• [Exercise task 1] According to the article about the chicken incubator below, how much does the 352-egg machine cost?

#####

What you need to know:
- The incubator dubbed Robsafarm has a control panel that displays the temperature and humidity, an air conditioner, heater, an exhaust fan and a motor used to turn the eggs in the machine.
- Dr Ludovicus Okitoi, the Kenya Agricultural and Livestock Research Organisation (Kalro), Kakamega centre director, says there are many factors that contribute to non-hatching of eggs.
- He sells the 176 eggs machine at Sh45, 000, 352 at Sh60,000, 528 at Sh70,000 and 1,056 at Sh108,000. Each of them has a one-year warranty.
- Dr Okitoi advises farmers seeking to buy incubators to ensure that its control panel is stable enough to maintain the temperature and humidity in the chamber.
Kiptegan village in Kericho County is a quiet settlement, characterised by huge tea farms, with the cash crop being the mainstay of the region.
Robert Kipkoech, 32, is one of the residents of Kiptegan. The 32-year-old, however, unlike the rest, is keen on poultry farming.
Kipkoech, who holds a diploma in electronics from the Rift Valley Institute of Technology (RVIT), has come up with a chicken incubator that is proving popular among farmers.
“My incubators are electric and of 176, 352, 528 and 1,056 eggs capacities. Among these, the most popular is the 352-egg capacity machine,” he says.
The incubator dubbed Robsafarm has a control panel that displays the temperature and humidity, an air conditioner, heater, an exhaust fan and a motor used to turn the eggs in the machine.
In the lower compartment that holds the trays, there is a rectangular metallic container. A heater is fastened to it from the inside, to heat the water placed in there to maintain the correct humidity.

#####

• [Exercise task 2] Arrange every line of the entries below as a Markdown table with columns named Row and Line. Number each row, skip blank lines, and leave the pictures out.

(Rows from a spatial reasoning dataset)
#####

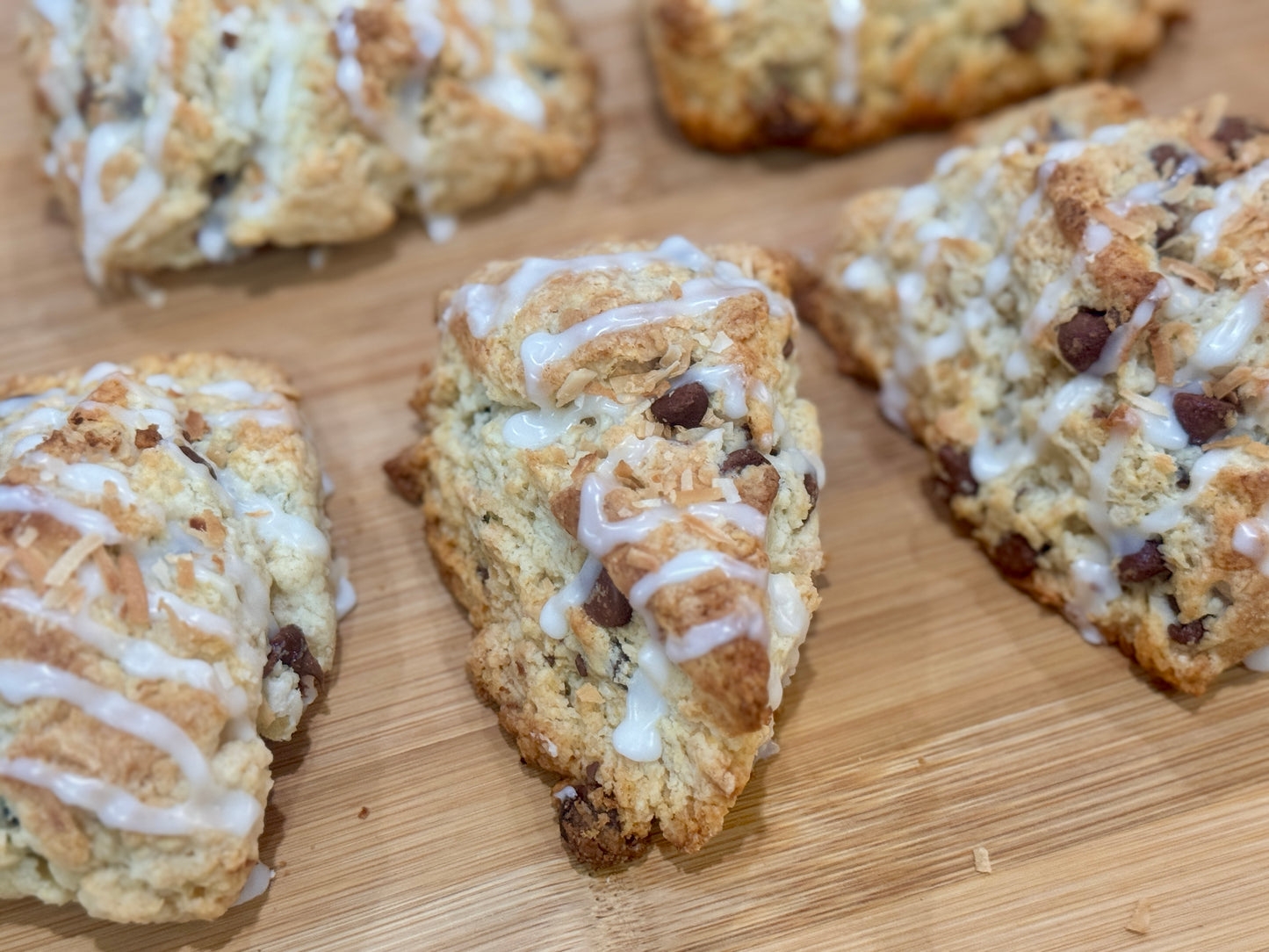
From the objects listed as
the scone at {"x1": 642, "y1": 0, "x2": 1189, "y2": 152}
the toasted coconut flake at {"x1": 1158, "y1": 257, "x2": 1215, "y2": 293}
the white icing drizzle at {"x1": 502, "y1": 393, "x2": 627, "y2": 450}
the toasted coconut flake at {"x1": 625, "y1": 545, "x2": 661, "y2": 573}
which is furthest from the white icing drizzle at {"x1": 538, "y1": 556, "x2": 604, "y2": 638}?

#####

• [Final result 1] Sh60,000

• [Final result 2]
| Row | Line |
|---|---|
| 1 | From the objects listed as |
| 2 | the scone at {"x1": 642, "y1": 0, "x2": 1189, "y2": 152} |
| 3 | the toasted coconut flake at {"x1": 1158, "y1": 257, "x2": 1215, "y2": 293} |
| 4 | the white icing drizzle at {"x1": 502, "y1": 393, "x2": 627, "y2": 450} |
| 5 | the toasted coconut flake at {"x1": 625, "y1": 545, "x2": 661, "y2": 573} |
| 6 | which is furthest from the white icing drizzle at {"x1": 538, "y1": 556, "x2": 604, "y2": 638}? |